We developed a novel method for isolating functional smooth muscle cells from ovine bone marrow (BM-SMCs) using tissue specific promoter. BM-SMCs exhibited the morphology of V-SMCs and expressed of smooth muscle actin, calponin and myosin heavy chain as shown by immunofluorescence staining and western blot. The BM-SMCs could be easily and rapidly expanded for more than 10 passages with no signs terminal differentiation, providing nearly unlimited cell source for tissue engineered blood vessels. Furthermore we engineered blood vessels (BM-TEVs) using the BM-SMCs as the cell source and fibrin hydrogel as scaffold. BM-TEVs demonstrated significant mechanical strength and vasoreactivity to potassium chloride (KCl) and norepinephrine (NE) and most important, they were implantable into the jugular vein of an ovine animal model. The strength of BM-TEVs was further enhanced by engineering bi-layered tissues. Specifically, the inner layer of TEVs was composed of high concentration of fibrin hydrogel (10-30mg/ml) to provide mechanical strength and the outer layer consisted of BM-SMCs embedded into low concentration fibrin (2.5 mg/ml) to provide compaction and vascular reactivity. BM-SMCs in the inner layer of bi-layered BM-TEVs were distributed in the fibrin gel uniformly and aligned circumferentially around the silastic tube. Vasoreactivity measurement showed the bilayered TEVs retained high reactivity to KCl, independent of the concentrations of fibrin hydrogel in the inner layer. Notably, the strength of the bi-layered TEVs enhanced significantly. Specifically, burst pressure increased by more than 10-fold as compared to single layered TEVs, suggesting that these tissues may withstand implantation. Indeed, implantation into the jugular veins of eight-week old lambs showed that BM-TEV remained patent.
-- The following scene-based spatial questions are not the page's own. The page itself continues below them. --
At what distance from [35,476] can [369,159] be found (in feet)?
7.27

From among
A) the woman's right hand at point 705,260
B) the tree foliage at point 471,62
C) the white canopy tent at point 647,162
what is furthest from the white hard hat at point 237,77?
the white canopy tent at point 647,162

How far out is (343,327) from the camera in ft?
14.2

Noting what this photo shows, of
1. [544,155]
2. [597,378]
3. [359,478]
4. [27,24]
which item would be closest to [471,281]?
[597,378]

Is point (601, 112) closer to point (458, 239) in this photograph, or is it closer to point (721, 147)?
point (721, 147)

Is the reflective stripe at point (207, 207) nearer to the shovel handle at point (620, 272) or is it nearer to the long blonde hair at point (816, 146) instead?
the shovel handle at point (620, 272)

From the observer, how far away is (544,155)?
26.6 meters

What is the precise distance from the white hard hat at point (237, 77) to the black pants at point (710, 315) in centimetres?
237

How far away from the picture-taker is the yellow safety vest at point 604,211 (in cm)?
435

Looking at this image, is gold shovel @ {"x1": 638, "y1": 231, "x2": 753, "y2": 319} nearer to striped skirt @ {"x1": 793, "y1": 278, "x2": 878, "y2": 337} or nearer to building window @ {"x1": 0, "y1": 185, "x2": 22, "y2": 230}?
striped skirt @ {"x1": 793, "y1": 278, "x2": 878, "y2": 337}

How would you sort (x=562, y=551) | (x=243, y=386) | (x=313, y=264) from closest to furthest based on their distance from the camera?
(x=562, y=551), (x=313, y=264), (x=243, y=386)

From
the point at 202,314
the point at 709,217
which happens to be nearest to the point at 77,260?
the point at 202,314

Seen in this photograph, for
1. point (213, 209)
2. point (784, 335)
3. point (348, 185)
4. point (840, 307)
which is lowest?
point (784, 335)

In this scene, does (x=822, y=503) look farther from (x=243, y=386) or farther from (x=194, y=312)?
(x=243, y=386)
At 5-8 weeks post-implantation, explanted BM-TEVs displayed a confluent endothelial monolayer, circumferential alignment of smooth cells in close proximity to the lumen and remarkable matrix remodeling. Specifically, BM-TEVs showed high levels of collagen and most importantly, elastin that was organized in well-defined fibers very similar to native veins. Our results demonstrate that BM-derived progenitor cells can be used to engineer implantable TEVs thus providing an unlimited supply of highly proliferative, autologous cells for cardiovascular tissue engineering.